### Textauszug
· · · ·

Quark liefert App Studio für QuarkXPress als kostenloses Update zu XPress 9 nach. Damit lassen sich vom Desktop aus Apps für das iPad erstellen und Inhalte dafür direkt in XPress gestalten und exportieren.

DETLEV HAGEMANN Angekündigt hatte Quark sein App Studio für QuarkXPress 9 bereits mit der Vorstellung der Version 9.0 im Frühjahr. Mit Erscheinen dieser Ausgabe soll die Version 9.1 als kostenloses Update für XPress 9 ausgeliefert werden. Ich hatte die Möglichkeit, eine Vorabversion zu testen.

Mit der Version 9.1 bietet Quark nun neben ePub- und Blio-Ausgabe (beides wurde bereits mit 9.0 ausgeliefert) die Möglichkeit, mit einem Layoutprogramm Apps und Inhalte (Ausgaben genannt) für das iPad zu erstellen. Der Hauptunterschied zu anderen Anbietern solcher Lösungen ist, dass bei Quark kein System oder Service notwendig ist, um die App und die Ausgaben zu erstellen, alles spielt sich auf dem Desktop ab. Allein für die Konfiguration der App wird ein Onlineportal verwendet. Dies schlägt sich positiv in der Preisstruktur nieder, mehr dazu am Ende des Artikels.

App Studio für QuarkXPress besteht aus drei wesentlichen Bestandteilen: 1. App Studio Factory, 2. App Studio (innerhalb von XPress) und 3. App Studio Publishing Portal.

App Studio Factory

Mit App Studio Factory konfiguriert und gestaltet der Anwender die iPad-App. Dabei wählt er zunächst eine von drei Konfigurationen aus:

  • eine App, die nur eine Ausgabe enthalten kann (quasi eine «Single-App»),
  • eine App, die mehrere Ausgaben oder Bücher enthalten kann. Diese wird oft auch «Kiosk» genannt. Wer Periodika publiziert, wird meist diese Variante wählen.
  • eine App, die mehrere Titel (Publikationen) mit jeweils mehreren Ausgaben enthalten kann («Multi-Titel-Kiosk-App» genannt).

Alternativ können Anwender, die über Programmierkenntnisse verfügen, auch ein Framework lizenzieren, mit dem sie ihre eigene App mittels Xcode programmieren können. Wenn Sie eine der zur Verfügung stehenden App-Vorlagen wählen und diese mit eigenen Grafiken und Logos an Ihren Markenauftritt anpassen, brauchen Sie nicht zu programmieren.

Das Programm App Studio Factory läuft nur unter OS X. Windows-Anwender müssen hierfür ein erstes Mal einen Mac bemühen (das zweite Mal dann für den Upload der App in den iTunes Store).

· · · ·

### Erfasste Daten
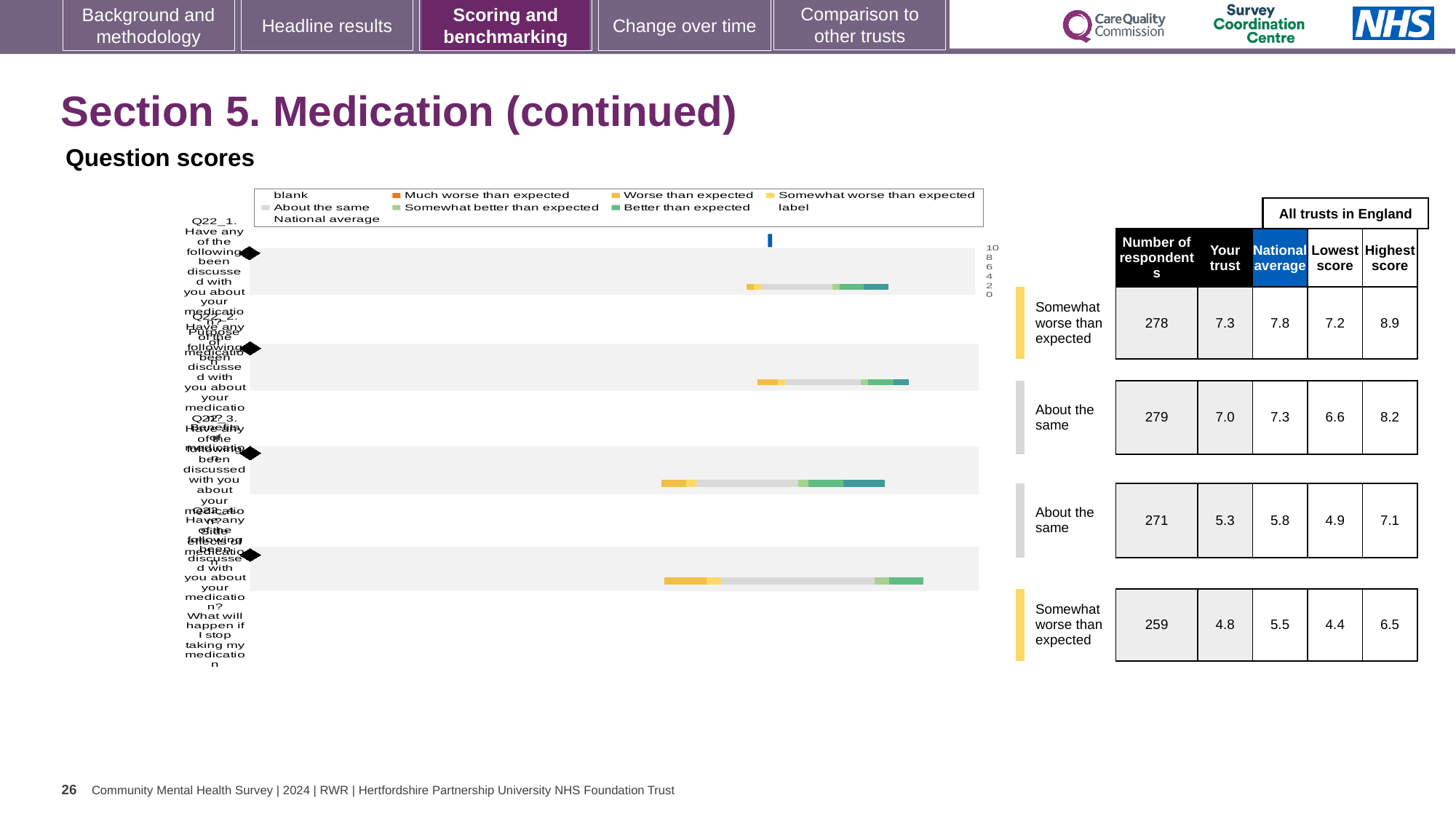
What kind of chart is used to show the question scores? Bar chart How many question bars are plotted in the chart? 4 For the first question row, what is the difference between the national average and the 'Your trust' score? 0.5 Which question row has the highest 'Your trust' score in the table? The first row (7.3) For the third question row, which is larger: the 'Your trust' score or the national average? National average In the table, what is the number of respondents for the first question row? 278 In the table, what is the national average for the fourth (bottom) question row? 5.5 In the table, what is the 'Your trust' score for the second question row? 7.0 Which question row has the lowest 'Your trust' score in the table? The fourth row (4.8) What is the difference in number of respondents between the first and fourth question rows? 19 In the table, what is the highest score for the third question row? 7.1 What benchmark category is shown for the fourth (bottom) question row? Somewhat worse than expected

· · · ·

### Arbeitsauftrag A
Übersetzen Sie den folgenden Satz aus dem Textauszug ins Englische: „Allein für die Konfiguration der App wird ein Onlineportal verwendet.“
### Arbeitsauftrag B
Beantworten Sie anhand des Textauszugs kurz:
(i) Aus wie vielen wesentlichen Bestandteilen besteht App Studio für QuarkXPress?
(ii) Wie wird eine App, die mehrere Ausgaben oder Bücher enthalten kann, oft auch genannt?
(iii) Unter welchem Betriebssystem läuft das Programm App Studio Factory?
Für die Bearbeitung ist allein der Textauszug maßgeblich.

### Lösung A
An online portal is used only for configuring the app.

### Lösung B
(i) Aus drei wesentlichen Bestandteilen.
(ii) «Kiosk».
(iii) Nur unter OS X.